* _Consignas_:
**A)** Según la entrevista a Maggi, ¿quién le sugirió escribir la obra sobre Mazurkiewicz?
**B)** Reproduce tal cual el fragmento de la entrevista a Maggi que empieza en las palabras "-Ha sido uno" y termina después de "de Florencio Sánchez.".

El año pasado, Fin de Siglo publicó una compilación de sus artículos recientes de prensa, y el anterior apareció su Obra Teatral completa. Ambas ediciones podrían haber sido razones para entrevistar a este ícono viviente de la historia intelectual uruguaya , pero por distintos motivos el encuentro se pospuso. La muerte de Ladislao Mazurkiewicz, sobre quien Maggi escribió en 1991 la obra Con el uno, Ladislao, nos brindó una excusa para iniciar la conversación.

-La obra la escribí a sugerencia de Ruben Castillo. Íbamos al fútbol juntos pero en la época de otro Peñarol posterior al de Mazurkiewicz, el Peñarol del Potrillo Morena. Fanáticamente cambiábamos la punta de la tribuna para verlo atacar. Un día Ruben me dijo por qué no hacía una obra, no sobre el fútbol que estábamos viendo, sino sobre Mazurkiewicz: “es una figura única”. Y es verdad, porque fue el mejor golero del mundo por un tiempo, cuando los goleros no se cotizaban mayormente, hizo toda su carrera acá, y nunca fue un tipo exitoso económicamente. El golero nunca llama la atención (salvo cuando le hacen goles bobos, y no es el caso), nunca se hacen odiar por el contrario. Es decir, siempre es una figura que está como aparte de la fricción. Era un lindo tema. Mazurkiewicz era un hombre de una gran disciplina, que se entrenaba de una manera brutal; cuando los demás ya estaban comiendo y se habían bañado, él recién salía de sus prácticas de entrenamiento. Llevaba su cuerpo con un rigor brutal y era realmente un cuerpo y una cabeza hechos para ese trabajo. Yo pensaba en la relación entre un director técnico, tiránico, y un tipo extraordinario, sujeto a él, es decir, la relación del títere con el que maneja los hilos y un poco significativo también sobre lo que son los gobiernos autoritarios y la imposición sobre los demás, el problema del respeto, de la libertad, de los valores, la sujeción a un mago, a un hombre que decide sobre la suerte del otro. La idea era ésa, no era un desarrollo muy grande, es una obra menor, pero a mí me gustó mucho hacerla. Cuando la pusimos en escena, lo fuimos a buscar para que le enseñara al actor y se lo tomó totalmente en serio, lo llevó a Los Aromos y entrenaba con ellos. Luego del estreno de la obra hicimos una fiesta en casa, estuvo Mazurkiewicz y contó historias extraordinarias. Tenía una encantadora conversación, era modesto, buen tipo, un muchacho de barrio. Le pedimos una foto con una “paloma” al ángulo, una “estirada”, y nos dijo: “La verdad es que no tengo fotos de ésas porque siempre me tiraba para el lado que iba la pelota, y en eso consiste el juego”.

-Ha sido uno de los dramaturgos más aplaudidos por críticos como Ángel Rama o, más acá, Roger Mirza, que escribió que usted es el más importante después de Florencio Sánchez.

* _Líneas de datos_:
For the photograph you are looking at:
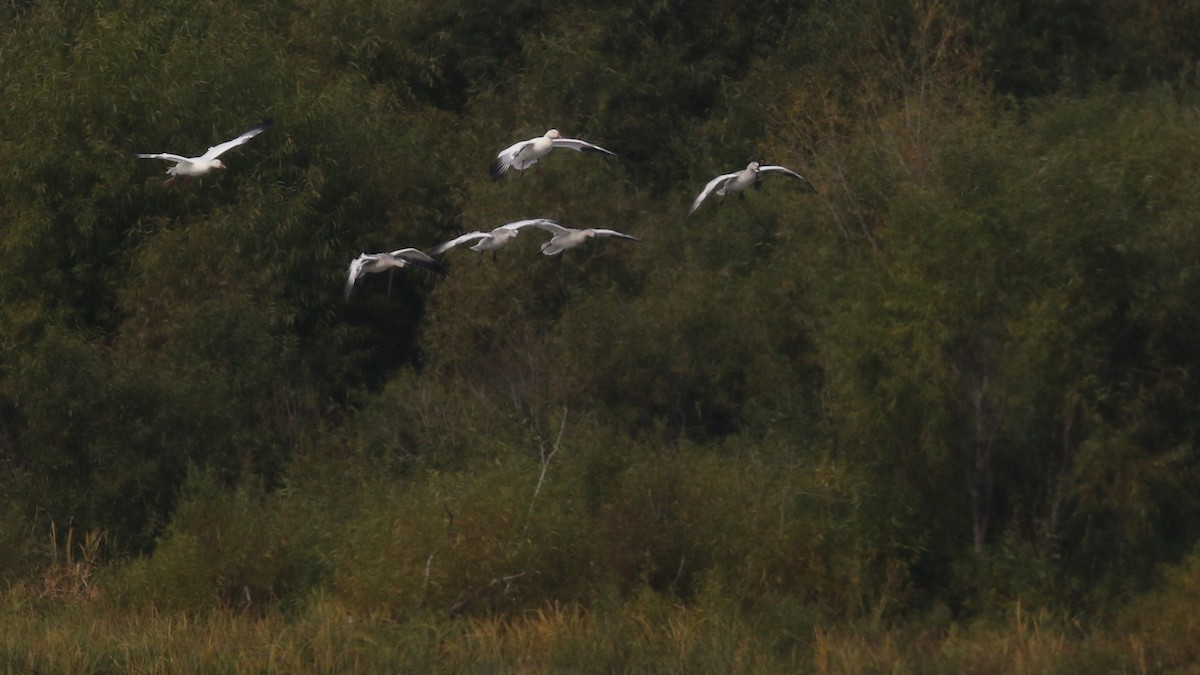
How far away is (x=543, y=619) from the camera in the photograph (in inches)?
581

* _Respuestas esperadas_:
**A)** Ruben Castillo.

**B)**
-Ha sido uno de los dramaturgos más aplaudidos por críticos como Ángel Rama o, más acá, Roger Mirza, que escribió que usted es el más importante después de Florencio Sánchez.